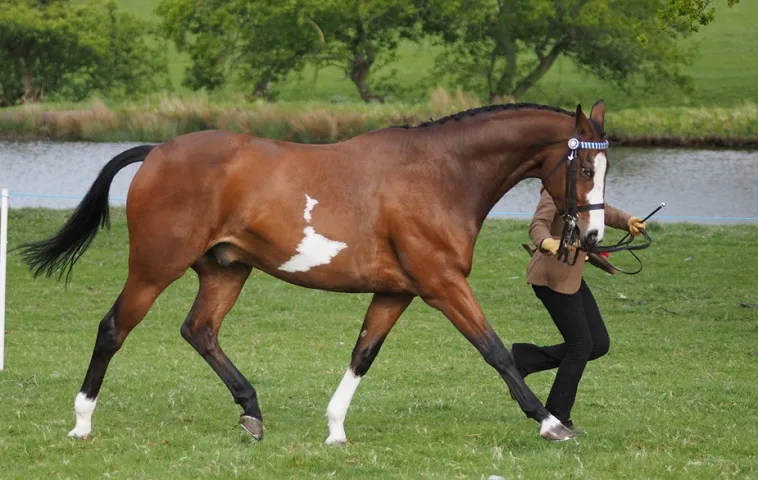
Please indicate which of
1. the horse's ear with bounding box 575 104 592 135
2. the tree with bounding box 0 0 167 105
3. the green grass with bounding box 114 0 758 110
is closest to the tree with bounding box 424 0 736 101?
the green grass with bounding box 114 0 758 110

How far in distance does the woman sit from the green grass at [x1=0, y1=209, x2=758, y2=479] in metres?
0.38

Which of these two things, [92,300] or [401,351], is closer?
[401,351]

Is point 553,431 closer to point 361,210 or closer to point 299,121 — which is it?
point 361,210

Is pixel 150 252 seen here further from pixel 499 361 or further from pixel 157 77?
pixel 157 77

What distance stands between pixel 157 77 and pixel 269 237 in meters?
48.6

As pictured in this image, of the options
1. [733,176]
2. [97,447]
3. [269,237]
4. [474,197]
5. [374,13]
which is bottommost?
[374,13]

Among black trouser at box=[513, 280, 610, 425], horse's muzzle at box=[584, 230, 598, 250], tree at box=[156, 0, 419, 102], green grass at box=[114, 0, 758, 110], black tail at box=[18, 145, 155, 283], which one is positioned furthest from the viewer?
green grass at box=[114, 0, 758, 110]

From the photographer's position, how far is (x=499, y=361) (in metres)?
7.07

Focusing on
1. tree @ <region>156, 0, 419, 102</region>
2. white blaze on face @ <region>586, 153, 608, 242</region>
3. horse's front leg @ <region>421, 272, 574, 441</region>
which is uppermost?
white blaze on face @ <region>586, 153, 608, 242</region>

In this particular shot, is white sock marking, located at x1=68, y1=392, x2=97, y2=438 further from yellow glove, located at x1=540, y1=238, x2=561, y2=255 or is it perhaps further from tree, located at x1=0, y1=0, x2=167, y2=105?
tree, located at x1=0, y1=0, x2=167, y2=105

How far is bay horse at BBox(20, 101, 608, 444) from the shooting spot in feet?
23.3

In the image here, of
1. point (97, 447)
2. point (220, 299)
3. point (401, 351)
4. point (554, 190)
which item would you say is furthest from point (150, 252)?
point (401, 351)

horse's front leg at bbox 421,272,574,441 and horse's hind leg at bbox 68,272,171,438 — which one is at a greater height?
horse's front leg at bbox 421,272,574,441

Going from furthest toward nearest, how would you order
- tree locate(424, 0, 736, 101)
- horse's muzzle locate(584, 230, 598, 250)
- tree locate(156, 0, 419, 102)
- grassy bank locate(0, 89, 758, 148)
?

Problem description
Please edit the stretch from the line containing "From the photographer's" through the last of the lines, replacing "white sock marking" with "white leg marking" and leaving everything else unchanged. Give back only those lines.

Answer to this exercise
From the photographer's position, how far is (x=499, y=361) (in metres)?
7.07

Focusing on
1. tree @ <region>156, 0, 419, 102</region>
2. white blaze on face @ <region>586, 153, 608, 242</region>
3. horse's front leg @ <region>421, 272, 574, 441</region>
which is uppermost?
white blaze on face @ <region>586, 153, 608, 242</region>

In this particular shot, is white leg marking, located at x1=68, y1=392, x2=97, y2=438 further from yellow glove, located at x1=540, y1=238, x2=561, y2=255 or is it perhaps further from tree, located at x1=0, y1=0, x2=167, y2=105?
tree, located at x1=0, y1=0, x2=167, y2=105

How far is bay horse at BBox(20, 101, 608, 444) from the shooting spot in feet?
23.3

In the image here, of
1. point (97, 447)
2. point (220, 299)
3. point (401, 351)
4. point (554, 190)
which item would you say is furthest from point (150, 252)?
point (401, 351)

horse's front leg at bbox 421,272,574,441 and horse's hind leg at bbox 68,272,171,438 — which one is at a greater height?
horse's front leg at bbox 421,272,574,441

Going from furthest toward nearest, how would you order
- tree locate(424, 0, 736, 101)
- horse's muzzle locate(584, 230, 598, 250)
- tree locate(156, 0, 419, 102)
- grassy bank locate(0, 89, 758, 148)
?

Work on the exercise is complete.